Anthologized in Diving Mimes, Weeping Czars and Other Unusual Suspects
Audio Version read by Mary Robinette Kowal
Note: Starship Sofa typo'd it into "A Weeping Caza Behold the Fallen Moon"
While wiping out a heretical religious cult for the unrelated death of his wife, the Czar's men uncover what amounts to a magic telephone. One day when he is sitting in his room crying, as is common for his family of emo-emperors, a girl asks him why he is so sad. We soon figure out that she is supposed to be his true love (and wife #n+1).

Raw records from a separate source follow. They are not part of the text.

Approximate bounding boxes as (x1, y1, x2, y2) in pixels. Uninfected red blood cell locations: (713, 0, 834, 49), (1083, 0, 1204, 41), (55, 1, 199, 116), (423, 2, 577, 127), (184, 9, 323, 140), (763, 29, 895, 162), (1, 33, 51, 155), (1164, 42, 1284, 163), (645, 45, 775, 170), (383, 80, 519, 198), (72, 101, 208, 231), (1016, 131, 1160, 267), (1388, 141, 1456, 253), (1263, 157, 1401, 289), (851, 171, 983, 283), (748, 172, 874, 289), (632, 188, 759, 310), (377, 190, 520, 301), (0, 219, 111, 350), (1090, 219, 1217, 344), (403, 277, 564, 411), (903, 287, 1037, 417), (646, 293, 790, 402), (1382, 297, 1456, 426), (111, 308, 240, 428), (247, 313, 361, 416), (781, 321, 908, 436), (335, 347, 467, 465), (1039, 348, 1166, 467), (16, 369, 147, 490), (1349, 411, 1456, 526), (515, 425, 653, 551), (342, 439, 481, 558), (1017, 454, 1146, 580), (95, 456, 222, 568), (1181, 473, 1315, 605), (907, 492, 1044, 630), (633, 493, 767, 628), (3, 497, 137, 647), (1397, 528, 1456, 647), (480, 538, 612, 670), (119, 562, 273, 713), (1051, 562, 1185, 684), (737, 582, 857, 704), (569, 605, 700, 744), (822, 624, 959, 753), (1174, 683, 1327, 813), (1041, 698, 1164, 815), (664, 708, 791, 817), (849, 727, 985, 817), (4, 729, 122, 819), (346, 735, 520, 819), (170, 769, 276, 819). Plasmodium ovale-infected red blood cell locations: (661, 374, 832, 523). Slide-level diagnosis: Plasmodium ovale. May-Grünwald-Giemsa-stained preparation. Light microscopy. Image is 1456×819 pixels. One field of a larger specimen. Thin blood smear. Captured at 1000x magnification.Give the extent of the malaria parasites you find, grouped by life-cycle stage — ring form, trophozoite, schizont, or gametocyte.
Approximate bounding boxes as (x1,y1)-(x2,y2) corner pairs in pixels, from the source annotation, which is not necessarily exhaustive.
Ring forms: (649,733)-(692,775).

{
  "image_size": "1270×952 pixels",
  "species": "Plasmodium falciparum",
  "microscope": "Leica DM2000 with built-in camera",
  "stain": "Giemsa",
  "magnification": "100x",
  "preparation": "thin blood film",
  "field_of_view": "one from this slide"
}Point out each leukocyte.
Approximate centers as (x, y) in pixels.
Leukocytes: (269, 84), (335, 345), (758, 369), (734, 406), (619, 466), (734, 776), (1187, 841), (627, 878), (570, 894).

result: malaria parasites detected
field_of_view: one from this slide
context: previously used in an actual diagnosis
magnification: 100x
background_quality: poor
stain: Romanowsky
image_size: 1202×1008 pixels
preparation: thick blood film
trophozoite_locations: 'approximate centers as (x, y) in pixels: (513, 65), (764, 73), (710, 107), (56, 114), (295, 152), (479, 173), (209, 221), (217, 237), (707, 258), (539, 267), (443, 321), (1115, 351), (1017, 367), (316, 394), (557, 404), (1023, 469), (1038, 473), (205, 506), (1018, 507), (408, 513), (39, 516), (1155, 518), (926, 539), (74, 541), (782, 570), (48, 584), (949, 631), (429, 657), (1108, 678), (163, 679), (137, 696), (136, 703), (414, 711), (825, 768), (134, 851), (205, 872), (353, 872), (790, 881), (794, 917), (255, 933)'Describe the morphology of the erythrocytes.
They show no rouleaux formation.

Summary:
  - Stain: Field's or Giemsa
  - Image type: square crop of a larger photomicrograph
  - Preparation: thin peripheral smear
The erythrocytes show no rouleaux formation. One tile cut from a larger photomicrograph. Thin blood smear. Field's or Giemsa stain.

They have a romance that is well written, but a bit too long. After phone sex is finally invented for the fantasy kingdom, the plot develops something beyond the pure long-distance-romance when the Czar devotes too many resources to trying to locate his love and faces political ramifications just as he is discovering the incredibly non-shocking truth. Anyway, the problems magically go away and the non-romance plot is tied up with a bow, but the romance doesn't go at all as I'd suspect, and it is a pleasantly bittersweet surprise. The whole story is supposed to be history to the setting of a couple of novels, I believe, but that doesn't hurt it. It is a little long and the Weeping Czars strike me as a bit lame but the love story was sweet and well done, and the other plot serves as a nice distraction/complication despite the predictability. I'd have preferred either a less happy or more messy resolution to that, but whatever. I liked it, but I didn't like like it: 3 out of 5.
There is an odd note to this story about how the Czar and his people are skeptics, and they are repeatedly wrong and worse off for it. Wiping out the heretics who were right about going to the moon, not believing in magic or ghosts, etc. It doesn't really fit into the theme or the story much besides being a bit of flirting, but it was a bizarrely nonsense undertone.